11. according to the method described in claim 8, wherein the lower-left angular coordinate of the camera lens frame is (X ', Y '), the previous mirror The lower-left angular coordinate of head frame is (X, Y),

Wherein determine that second offset includes: to set the second offset s to

12. according to the method for claim 11, wherein obtaining the interpolation includes: by the interpolation B "_camIt is set asWherein W is the width of predefined camera lens frame Degree, H are the height of predefined camera lens frame.

13. a kind of device for face tracking, comprising:

Detection module, the detection module are configured as detecting target face in the first video frame of video sequence to determine the One human face region；

Computing module, the computing module are configured as based on first human face region, and second in the video sequence Trace regions are calculated in video frame, the trace regions instruction includes the candidate region of the target face；

Inspection module, the inspection module are configured as:

Determine that detection zone, the detection zone include at least described chase after in second video frame based on the trace regions Track region；And

The target face is detected in the detection zone to determine the second human face region；

Determining module, determining module are configured to respond to second human face region and are matched with the trace regions, and determination chases after Track success.

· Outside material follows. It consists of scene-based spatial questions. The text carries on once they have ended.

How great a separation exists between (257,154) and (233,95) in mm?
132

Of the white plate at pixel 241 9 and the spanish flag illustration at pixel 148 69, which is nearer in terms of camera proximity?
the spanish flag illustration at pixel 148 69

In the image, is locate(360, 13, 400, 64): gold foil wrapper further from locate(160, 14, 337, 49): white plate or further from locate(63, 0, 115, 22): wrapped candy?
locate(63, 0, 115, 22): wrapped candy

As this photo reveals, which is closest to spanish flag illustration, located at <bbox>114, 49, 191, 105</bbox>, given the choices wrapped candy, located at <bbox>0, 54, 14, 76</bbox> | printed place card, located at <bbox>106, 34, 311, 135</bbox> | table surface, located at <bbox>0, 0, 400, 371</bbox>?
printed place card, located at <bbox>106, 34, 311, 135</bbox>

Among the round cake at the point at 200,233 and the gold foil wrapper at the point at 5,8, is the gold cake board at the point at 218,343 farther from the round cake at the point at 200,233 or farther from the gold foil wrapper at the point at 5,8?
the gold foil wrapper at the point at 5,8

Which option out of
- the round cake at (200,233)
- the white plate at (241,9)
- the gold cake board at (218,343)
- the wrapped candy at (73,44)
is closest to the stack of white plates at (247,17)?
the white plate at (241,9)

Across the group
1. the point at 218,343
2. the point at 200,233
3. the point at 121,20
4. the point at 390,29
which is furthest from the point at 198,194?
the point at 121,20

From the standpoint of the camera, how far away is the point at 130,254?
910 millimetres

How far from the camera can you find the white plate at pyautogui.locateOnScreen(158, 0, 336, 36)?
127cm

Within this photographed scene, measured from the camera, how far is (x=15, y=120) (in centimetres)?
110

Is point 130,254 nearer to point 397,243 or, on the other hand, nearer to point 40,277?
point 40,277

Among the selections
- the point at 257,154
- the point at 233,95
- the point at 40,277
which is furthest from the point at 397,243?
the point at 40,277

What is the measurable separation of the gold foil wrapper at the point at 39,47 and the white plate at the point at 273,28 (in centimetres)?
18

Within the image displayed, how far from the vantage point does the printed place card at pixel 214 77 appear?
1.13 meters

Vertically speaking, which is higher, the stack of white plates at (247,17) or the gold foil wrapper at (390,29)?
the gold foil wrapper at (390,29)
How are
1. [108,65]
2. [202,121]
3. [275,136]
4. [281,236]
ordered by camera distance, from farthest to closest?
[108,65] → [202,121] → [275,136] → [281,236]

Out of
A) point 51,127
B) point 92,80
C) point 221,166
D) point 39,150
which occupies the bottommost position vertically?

14. device according to claim 13, wherein the determination tracks and successfully includes:

15. device according to claim 14, further comprises: it is tracked successfully in response to determination,

16. device according to claim 14, further includes:

17. device according to claim 13, further includes:

Display module, the display module are configured as that camera lens frame is arranged based on the trace regions, and the camera lens frame is for showing Show the image-region including the target face in the video sequence.

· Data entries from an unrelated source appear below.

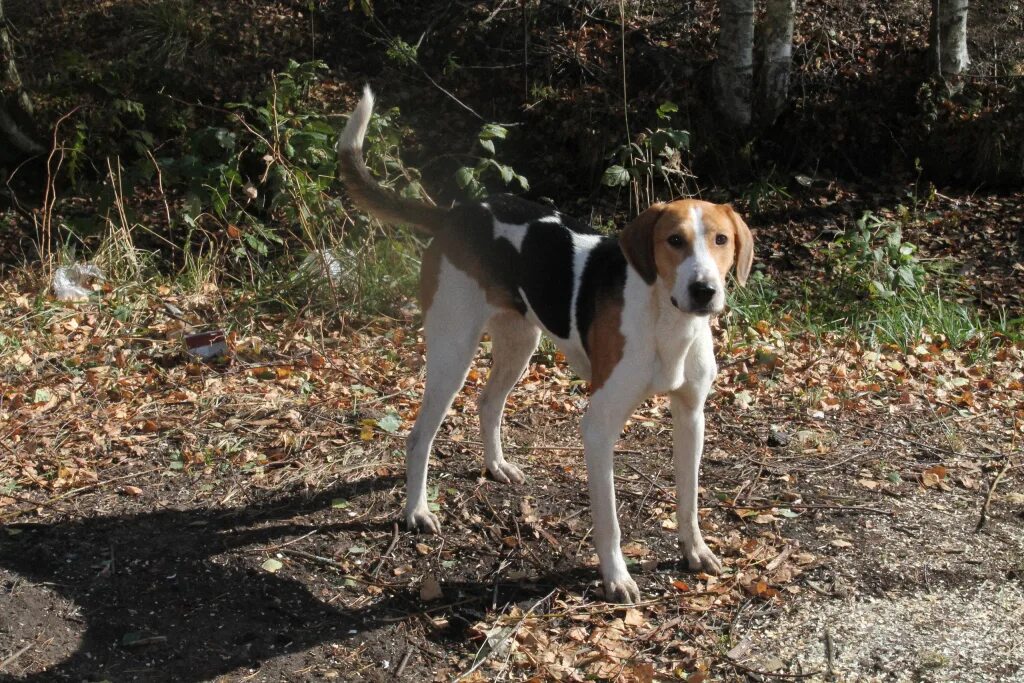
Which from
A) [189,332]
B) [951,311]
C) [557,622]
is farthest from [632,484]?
[951,311]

18. device according to claim 17, wherein the trace regions are defined as B '_track=(x, y, w, h), wherein X, y is the lower-left angular coordinate of the trace regions, and w is the width of the trace regions, and h is the height of the trace regions；

Being provided with the camera lens frame includes:

19. device described in 7 or 18 according to claim 1, wherein the display module further includes smooth submodule,

The smooth submodule is configured as:

20. device according to claim 19, wherein the smoothing processing includes:

Based on the interpolation, the camera lens frame is set.

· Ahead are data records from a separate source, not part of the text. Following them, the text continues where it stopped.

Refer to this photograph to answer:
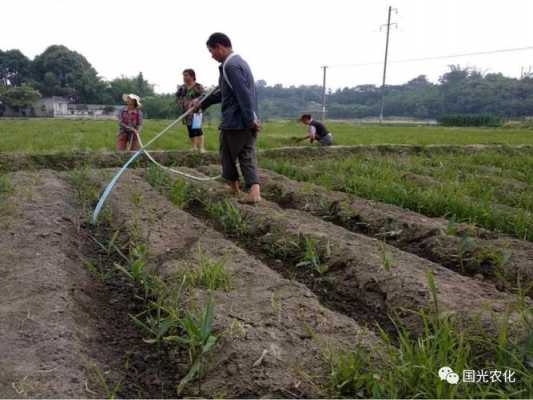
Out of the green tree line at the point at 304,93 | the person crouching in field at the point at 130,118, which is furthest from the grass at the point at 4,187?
the green tree line at the point at 304,93

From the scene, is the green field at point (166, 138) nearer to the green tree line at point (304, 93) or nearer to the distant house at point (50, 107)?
the green tree line at point (304, 93)

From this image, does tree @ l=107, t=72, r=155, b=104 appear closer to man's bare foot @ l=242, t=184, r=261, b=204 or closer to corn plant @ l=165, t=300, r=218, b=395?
man's bare foot @ l=242, t=184, r=261, b=204

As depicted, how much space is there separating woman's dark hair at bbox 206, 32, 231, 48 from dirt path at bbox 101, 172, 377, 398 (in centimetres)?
205

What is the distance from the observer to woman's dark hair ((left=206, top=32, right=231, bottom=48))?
438cm

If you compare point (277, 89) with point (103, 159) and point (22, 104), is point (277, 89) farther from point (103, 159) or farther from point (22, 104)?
point (103, 159)

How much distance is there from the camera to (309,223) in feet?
12.2

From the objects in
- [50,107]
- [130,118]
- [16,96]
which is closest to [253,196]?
[130,118]

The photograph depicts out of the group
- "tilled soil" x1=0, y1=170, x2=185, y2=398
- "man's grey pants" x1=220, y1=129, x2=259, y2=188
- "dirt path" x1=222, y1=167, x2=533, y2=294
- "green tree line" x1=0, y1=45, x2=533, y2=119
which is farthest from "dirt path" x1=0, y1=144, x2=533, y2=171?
"green tree line" x1=0, y1=45, x2=533, y2=119

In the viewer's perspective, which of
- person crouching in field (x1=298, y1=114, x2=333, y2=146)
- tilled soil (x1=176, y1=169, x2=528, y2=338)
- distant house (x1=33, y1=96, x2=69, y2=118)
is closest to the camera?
tilled soil (x1=176, y1=169, x2=528, y2=338)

21. device according to claim 13, wherein the trace regions are defined as B '_track=(x, y, w, h), x, y For the coordinate in the lower left corner of the trace regions, w is the width of the trace regions, and h is the height of the trace regions；

22. device according to claim 14, wherein the coordinate at the center of second human face region is (X, Y), it is described The coordinate at the center of trace regions is (X ', Y '),

Wherein determine that the first offset includes: to set first offset d to

23. device according to claim 20, wherein the lower-left angular coordinate of the camera lens frame is (X ', Y '), it is described previously The lower-left angular coordinate of camera lens frame is (X, Y),

Wherein determine that second offset includes: to set the second offset s to

24. device according to claim 23, wherein obtaining the interpolation includes: by the interpolation B "_camIt is set asWherein W is the width of predefined camera lens frame Degree, H are the height of predefined camera lens frame.

25. a kind of equipment, the equipment include:

One or more processors；And

Storage device, for storing one or more programs, when one or more of programs are by one or more of processing Device executes, so that one or more of processors are realized is used for face tracking according to claim 1 described in any one of -12 Method.

26. a kind of computer readable storage medium is stored thereon with computer program, realization when described program is executed by processor The method of face tracking is used for described in any one of -12 according to claim 1.